> _DATA SUPPLIED_:
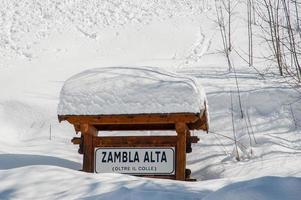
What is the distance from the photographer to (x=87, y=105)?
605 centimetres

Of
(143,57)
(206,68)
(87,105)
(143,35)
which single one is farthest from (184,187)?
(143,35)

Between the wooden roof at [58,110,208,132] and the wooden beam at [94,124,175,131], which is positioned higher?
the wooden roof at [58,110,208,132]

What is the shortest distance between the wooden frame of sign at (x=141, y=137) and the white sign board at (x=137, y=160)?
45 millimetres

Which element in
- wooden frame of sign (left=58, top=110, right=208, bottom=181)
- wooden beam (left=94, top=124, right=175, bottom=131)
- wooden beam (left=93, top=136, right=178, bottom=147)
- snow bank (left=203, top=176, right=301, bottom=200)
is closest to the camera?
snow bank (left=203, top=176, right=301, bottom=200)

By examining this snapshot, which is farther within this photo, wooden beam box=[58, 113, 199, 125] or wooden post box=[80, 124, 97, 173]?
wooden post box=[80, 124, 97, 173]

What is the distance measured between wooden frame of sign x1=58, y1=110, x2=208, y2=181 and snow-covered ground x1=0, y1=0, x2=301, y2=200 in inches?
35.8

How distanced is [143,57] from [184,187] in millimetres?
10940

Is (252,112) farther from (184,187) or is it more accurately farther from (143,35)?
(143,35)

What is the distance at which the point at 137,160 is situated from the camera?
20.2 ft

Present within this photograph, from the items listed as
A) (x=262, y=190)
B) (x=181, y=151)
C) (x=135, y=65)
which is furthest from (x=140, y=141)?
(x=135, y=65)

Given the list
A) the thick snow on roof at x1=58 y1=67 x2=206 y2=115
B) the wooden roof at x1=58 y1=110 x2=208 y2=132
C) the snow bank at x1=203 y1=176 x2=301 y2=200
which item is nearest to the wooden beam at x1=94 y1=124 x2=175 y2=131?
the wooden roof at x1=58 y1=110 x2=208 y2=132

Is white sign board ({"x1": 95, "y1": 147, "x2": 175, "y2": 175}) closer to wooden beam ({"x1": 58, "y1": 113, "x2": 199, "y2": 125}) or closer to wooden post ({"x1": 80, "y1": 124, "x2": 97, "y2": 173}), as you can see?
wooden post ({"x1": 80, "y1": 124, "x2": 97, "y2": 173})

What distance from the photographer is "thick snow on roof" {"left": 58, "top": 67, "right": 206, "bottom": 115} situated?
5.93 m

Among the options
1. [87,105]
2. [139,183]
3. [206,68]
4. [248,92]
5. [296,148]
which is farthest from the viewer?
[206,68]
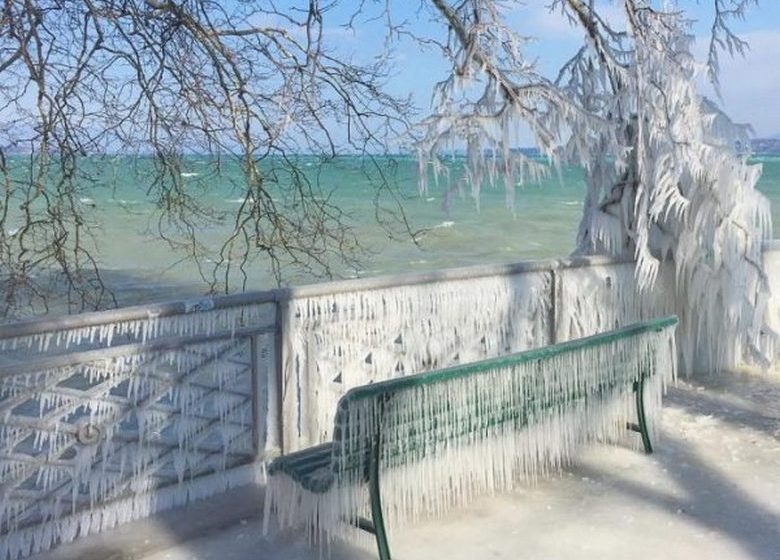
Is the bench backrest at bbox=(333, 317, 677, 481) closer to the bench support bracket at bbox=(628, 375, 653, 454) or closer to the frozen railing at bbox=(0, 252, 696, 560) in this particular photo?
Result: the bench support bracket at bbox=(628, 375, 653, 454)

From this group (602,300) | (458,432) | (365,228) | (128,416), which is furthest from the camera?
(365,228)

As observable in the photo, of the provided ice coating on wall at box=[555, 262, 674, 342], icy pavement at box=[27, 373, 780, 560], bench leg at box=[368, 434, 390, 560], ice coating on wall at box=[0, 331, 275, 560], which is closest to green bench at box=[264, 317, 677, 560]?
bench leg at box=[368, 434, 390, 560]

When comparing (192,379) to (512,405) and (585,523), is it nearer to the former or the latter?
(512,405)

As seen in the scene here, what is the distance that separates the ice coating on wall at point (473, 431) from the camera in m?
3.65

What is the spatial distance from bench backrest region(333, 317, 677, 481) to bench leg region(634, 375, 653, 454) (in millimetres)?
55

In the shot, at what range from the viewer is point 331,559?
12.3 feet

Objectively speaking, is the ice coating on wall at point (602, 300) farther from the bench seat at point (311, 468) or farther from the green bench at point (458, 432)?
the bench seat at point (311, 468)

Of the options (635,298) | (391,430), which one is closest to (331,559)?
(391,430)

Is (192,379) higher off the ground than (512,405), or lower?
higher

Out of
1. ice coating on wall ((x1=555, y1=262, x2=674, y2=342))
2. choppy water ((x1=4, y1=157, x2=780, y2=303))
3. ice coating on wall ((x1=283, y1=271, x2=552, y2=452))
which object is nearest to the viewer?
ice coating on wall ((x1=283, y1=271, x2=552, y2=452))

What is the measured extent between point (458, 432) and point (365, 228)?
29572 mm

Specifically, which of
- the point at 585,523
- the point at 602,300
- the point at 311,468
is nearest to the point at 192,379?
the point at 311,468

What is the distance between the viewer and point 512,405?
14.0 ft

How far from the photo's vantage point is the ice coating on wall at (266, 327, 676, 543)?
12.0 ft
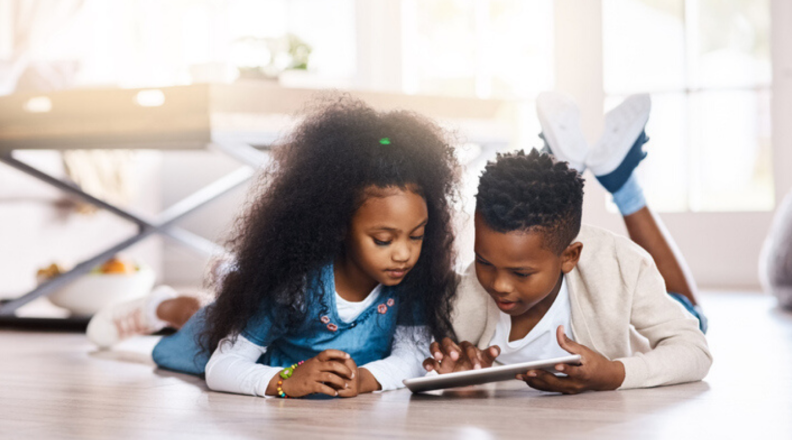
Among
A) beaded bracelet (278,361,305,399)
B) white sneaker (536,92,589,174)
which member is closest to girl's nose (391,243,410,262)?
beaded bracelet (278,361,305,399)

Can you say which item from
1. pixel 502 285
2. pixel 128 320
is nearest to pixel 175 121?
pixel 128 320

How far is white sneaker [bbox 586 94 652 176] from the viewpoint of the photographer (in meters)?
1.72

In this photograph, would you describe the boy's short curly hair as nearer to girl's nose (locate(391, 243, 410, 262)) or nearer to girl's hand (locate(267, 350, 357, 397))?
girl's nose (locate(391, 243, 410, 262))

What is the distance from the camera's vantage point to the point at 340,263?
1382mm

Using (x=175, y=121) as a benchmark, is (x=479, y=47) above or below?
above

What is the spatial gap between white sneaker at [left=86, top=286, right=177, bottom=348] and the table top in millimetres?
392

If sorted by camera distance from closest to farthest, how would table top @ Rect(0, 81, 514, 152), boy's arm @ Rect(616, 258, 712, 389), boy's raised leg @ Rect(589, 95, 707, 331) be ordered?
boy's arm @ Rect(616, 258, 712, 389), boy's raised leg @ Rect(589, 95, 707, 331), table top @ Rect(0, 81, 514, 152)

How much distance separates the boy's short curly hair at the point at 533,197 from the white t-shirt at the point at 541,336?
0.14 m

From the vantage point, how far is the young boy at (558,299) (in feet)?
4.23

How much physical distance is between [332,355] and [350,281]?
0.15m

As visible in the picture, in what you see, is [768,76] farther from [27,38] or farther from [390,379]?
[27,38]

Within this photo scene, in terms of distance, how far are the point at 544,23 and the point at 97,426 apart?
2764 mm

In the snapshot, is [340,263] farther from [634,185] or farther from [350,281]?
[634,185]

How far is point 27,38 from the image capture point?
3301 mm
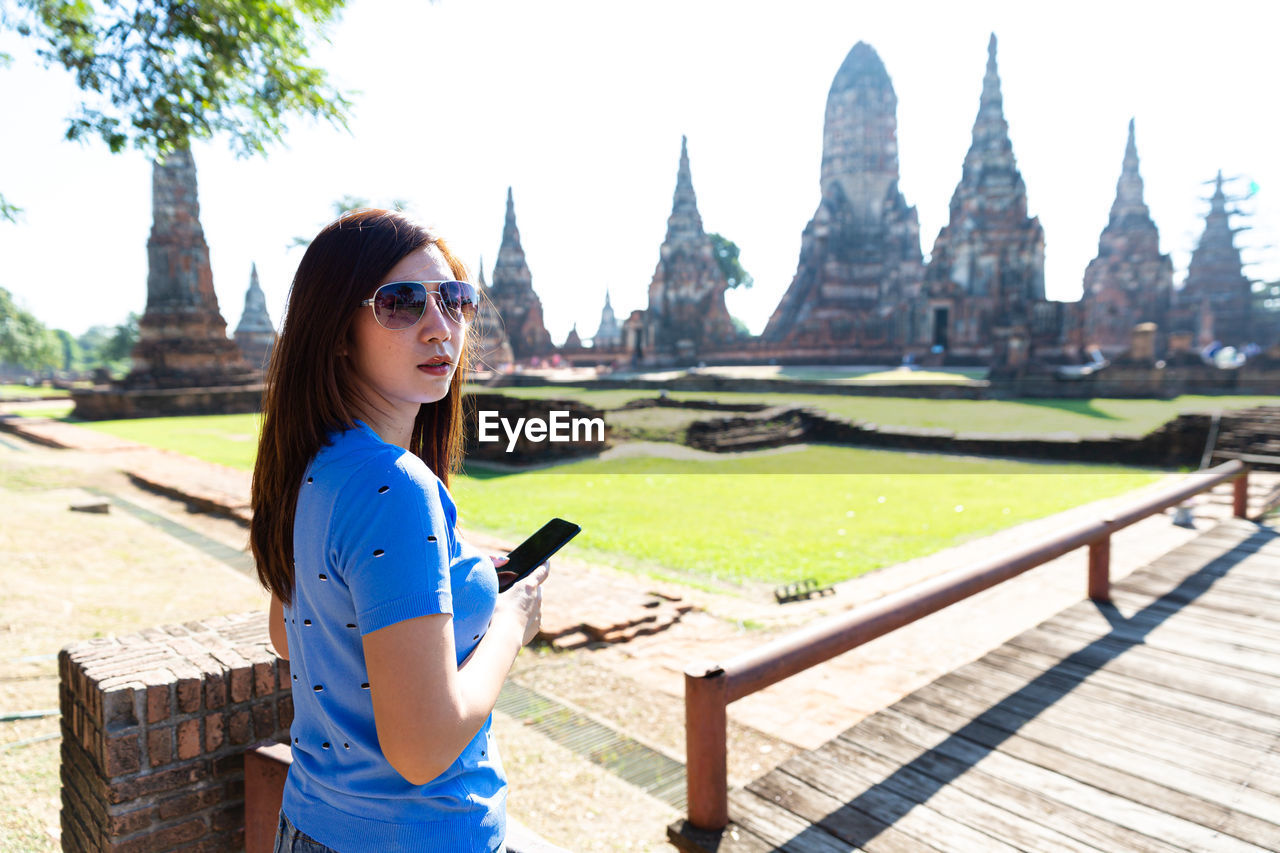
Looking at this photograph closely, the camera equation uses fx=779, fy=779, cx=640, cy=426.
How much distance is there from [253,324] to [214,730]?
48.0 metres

> _WHAT YOU NEED TO DO_: Rewrite the listing above with "photographer" replaced by "camera operator" throughout, keeping everything else the same. Omit the pictures from your answer.

> _THE SOLUTION_:
What is the distance from the camera operator to (x=87, y=105)?
605 centimetres

Of
(143,57)
(206,68)
(87,105)
(143,35)
which single one is farthest from (184,187)?
(143,35)

Between the wooden roof at [58,110,208,132] and the wooden beam at [94,124,175,131], which is positioned higher?
the wooden roof at [58,110,208,132]

What is the shortest distance between the wooden frame of sign at (x=141, y=137) and the white sign board at (x=137, y=160)?
45 millimetres

Which element in
- wooden frame of sign (left=58, top=110, right=208, bottom=181)
- wooden beam (left=94, top=124, right=175, bottom=131)
- wooden beam (left=93, top=136, right=178, bottom=147)
- snow bank (left=203, top=176, right=301, bottom=200)
is closest to the camera?
snow bank (left=203, top=176, right=301, bottom=200)

By examining this snapshot, which is farther within this photo, wooden beam box=[58, 113, 199, 125] or wooden post box=[80, 124, 97, 173]?
wooden post box=[80, 124, 97, 173]

What is the distance measured between wooden frame of sign x1=58, y1=110, x2=208, y2=181 and snow-covered ground x1=0, y1=0, x2=301, y2=200 in inches?
35.8

How distanced is [143,57] from [184,187] in millimetres?
10940

Is (252,112) farther from (184,187) or is it more accurately farther from (143,35)?
(143,35)

What is the distance at which the point at 137,160 is situated from the camera?
20.2 ft

Present within this photograph, from the items listed as
A) (x=262, y=190)
B) (x=181, y=151)
C) (x=135, y=65)
which is furthest from (x=140, y=141)?
(x=135, y=65)

Given the list
A) the thick snow on roof at x1=58 y1=67 x2=206 y2=115
B) the wooden roof at x1=58 y1=110 x2=208 y2=132
C) the snow bank at x1=203 y1=176 x2=301 y2=200
which item is nearest to the wooden beam at x1=94 y1=124 x2=175 y2=131?
the wooden roof at x1=58 y1=110 x2=208 y2=132

Is white sign board ({"x1": 95, "y1": 147, "x2": 175, "y2": 175}) closer to wooden beam ({"x1": 58, "y1": 113, "x2": 199, "y2": 125}) or closer to wooden post ({"x1": 80, "y1": 124, "x2": 97, "y2": 173}), as you can see?
wooden post ({"x1": 80, "y1": 124, "x2": 97, "y2": 173})

What distance from the camera operator is "thick snow on roof" {"left": 58, "top": 67, "right": 206, "bottom": 115} situated?
5.93 m

Among the options
1. [87,105]
2. [139,183]
3. [206,68]
4. [248,92]
5. [296,148]
which is farthest from the viewer?
[206,68]
Is the bench backrest at bbox=(333, 317, 677, 481) closer to the bench support bracket at bbox=(628, 375, 653, 454) or closer to the frozen railing at bbox=(0, 252, 696, 560) in this particular photo?
Result: the bench support bracket at bbox=(628, 375, 653, 454)

From this group (602,300) | (458,432) | (365,228) | (128,416), which is furthest from the camera?
(365,228)

As observable in the photo, of the provided ice coating on wall at box=[555, 262, 674, 342], icy pavement at box=[27, 373, 780, 560], bench leg at box=[368, 434, 390, 560], ice coating on wall at box=[0, 331, 275, 560], which is closest to green bench at box=[264, 317, 677, 560]?
bench leg at box=[368, 434, 390, 560]

When comparing (192,379) to (512,405) and (585,523), is it nearer to the former or the latter?
(512,405)

As seen in the scene here, what is the distance that separates the ice coating on wall at point (473, 431) from the camera in m?
3.65

What is the spatial distance from bench backrest region(333, 317, 677, 481) to bench leg region(634, 375, 653, 454) (in millimetres)?
55

In the shot, at what range from the viewer is point 331,559?
12.3 feet

Objectively speaking, is the ice coating on wall at point (602, 300) farther from the bench seat at point (311, 468) or farther from the green bench at point (458, 432)?
the bench seat at point (311, 468)

Of the options (635,298) | (391,430), which one is closest to (331,559)?
(391,430)

Is (192,379) higher off the ground than (512,405), or lower?
higher

Out of
1. ice coating on wall ((x1=555, y1=262, x2=674, y2=342))
2. choppy water ((x1=4, y1=157, x2=780, y2=303))
3. ice coating on wall ((x1=283, y1=271, x2=552, y2=452))
which object is nearest to the viewer?
ice coating on wall ((x1=283, y1=271, x2=552, y2=452))

What is the measured extent between point (458, 432) and point (365, 228)?
29572 mm

Specifically, which of
- the point at 585,523
- the point at 602,300
- the point at 311,468
is nearest to the point at 192,379?
the point at 311,468

What is the distance between the viewer and point 512,405?
14.0 ft

How far from the photo's vantage point is the ice coating on wall at (266, 327, 676, 543)?
12.0 ft
Among
A) beaded bracelet (278,361,305,399)
B) white sneaker (536,92,589,174)
which member is closest to girl's nose (391,243,410,262)?
beaded bracelet (278,361,305,399)

Can you say which item from
1. pixel 502 285
2. pixel 128 320
is nearest to pixel 175 121?
pixel 128 320

How far is white sneaker [bbox 586 94 652 176] from the viewpoint of the camera operator (in meters)?
1.72

In this photograph, would you describe the boy's short curly hair as nearer to girl's nose (locate(391, 243, 410, 262)) or nearer to girl's hand (locate(267, 350, 357, 397))?
girl's nose (locate(391, 243, 410, 262))

What is the distance from the camera's vantage point to the point at 340,263?
1382mm

Using (x=175, y=121) as a benchmark, is (x=479, y=47) above or below?
above

What is the spatial gap between white sneaker at [left=86, top=286, right=177, bottom=348] and the table top in millimetres?
392

If sorted by camera distance from closest to farthest, how would table top @ Rect(0, 81, 514, 152), boy's arm @ Rect(616, 258, 712, 389), boy's raised leg @ Rect(589, 95, 707, 331) be ordered?
boy's arm @ Rect(616, 258, 712, 389), boy's raised leg @ Rect(589, 95, 707, 331), table top @ Rect(0, 81, 514, 152)

How much distance separates the boy's short curly hair at the point at 533,197 from the white t-shirt at the point at 541,336?
0.14 m

From the vantage point, how far is the young boy at (558,299) (in feet)?
4.23

How much physical distance is between [332,355] and [350,281]?
0.15m

As visible in the picture, in what you see, is [768,76] farther from [27,38] or farther from [390,379]?
[27,38]

Within this photo scene, in terms of distance, how far are the point at 544,23 and the point at 97,426 apart?
2764 mm

In the snapshot, is [340,263] farther from [634,185] or farther from [350,281]?
[634,185]

How far is point 27,38 from the image capture point?
3301 mm
Looking at this photograph closely, the camera equation uses fx=779, fy=779, cx=640, cy=426.
How much distance is there from [253,324] to [214,730]?
48.0 metres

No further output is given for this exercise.